| Exercise details |
Repeat each entry as written, dropping any picture you find.

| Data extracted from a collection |
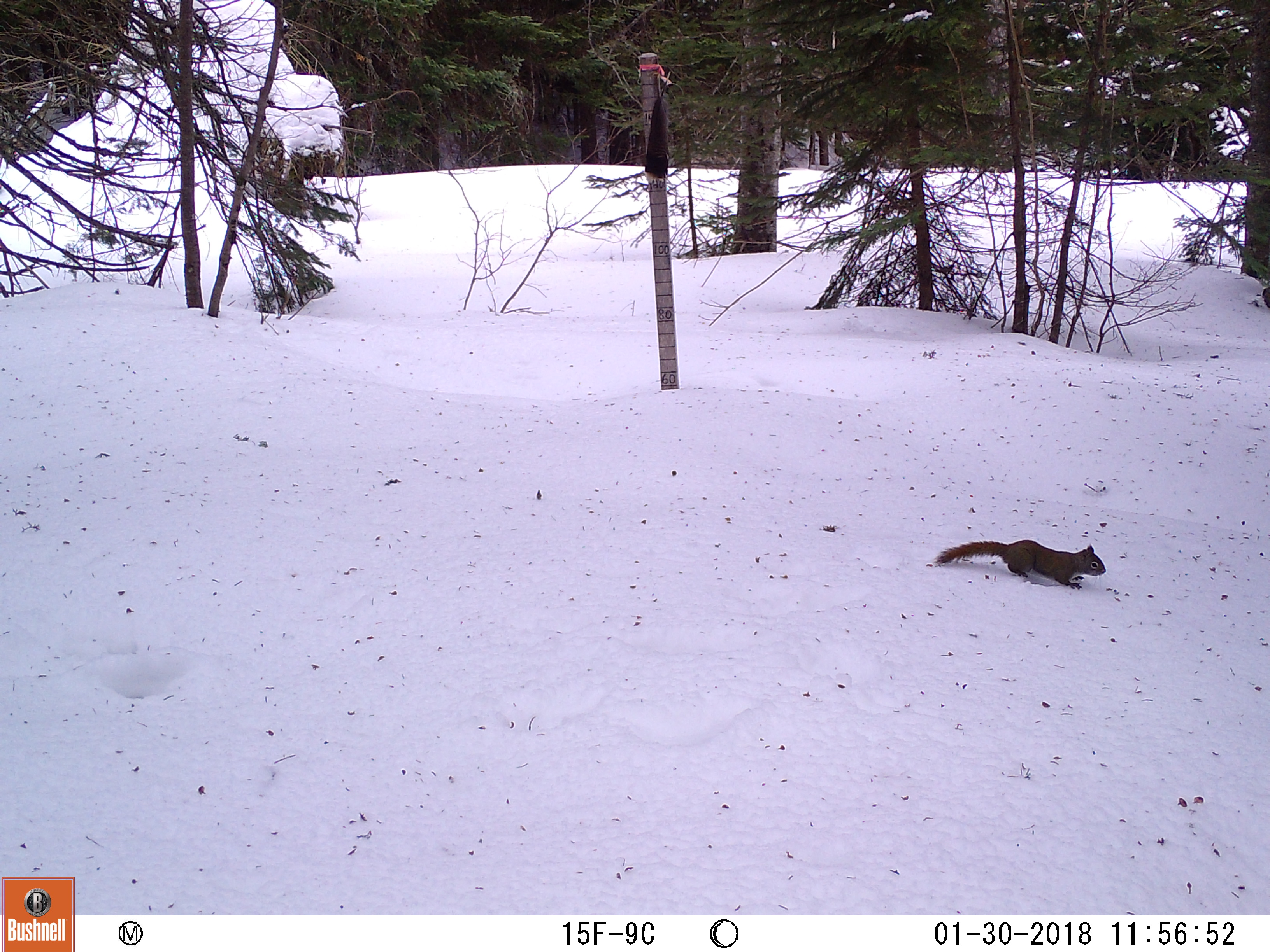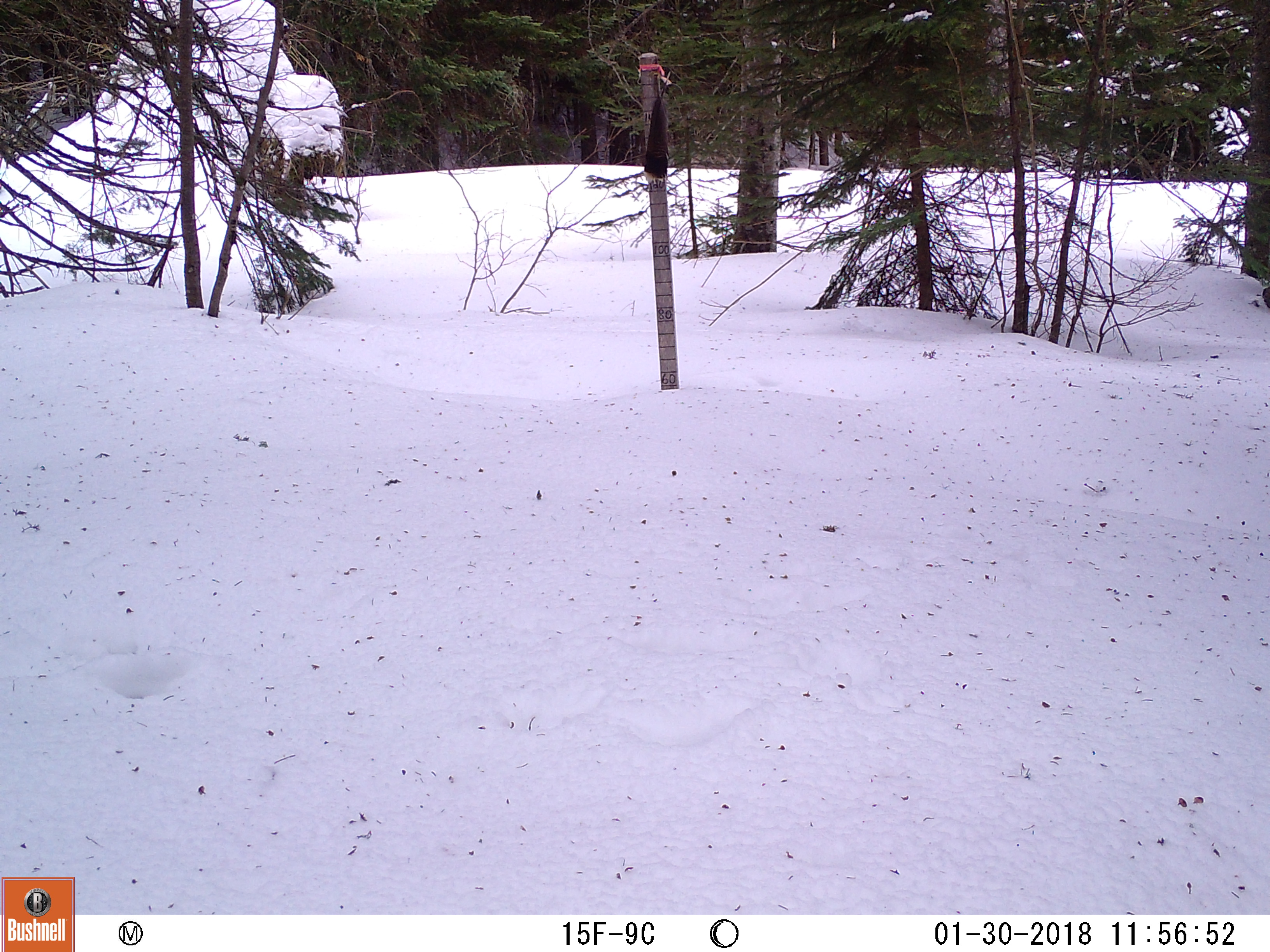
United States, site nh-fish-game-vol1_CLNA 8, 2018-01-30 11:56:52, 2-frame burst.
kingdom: Animalia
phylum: Chordata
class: Mammalia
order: Rodentia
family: Sciuridae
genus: Tamiasciurus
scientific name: Tamiasciurus hudsonicus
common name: red squirrel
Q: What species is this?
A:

| Result of this exercise |
United States, site nh-fish-game-vol1_CLNA 8, 2018-01-30 11:56:52, 2-frame burst.
kingdom: Animalia
phylum: Chordata
class: Mammalia
order: Rodentia
family: Sciuridae
genus: Tamiasciurus
scientific name: Tamiasciurus hudsonicus
common name: red squirrel
Q: What species is this?
A:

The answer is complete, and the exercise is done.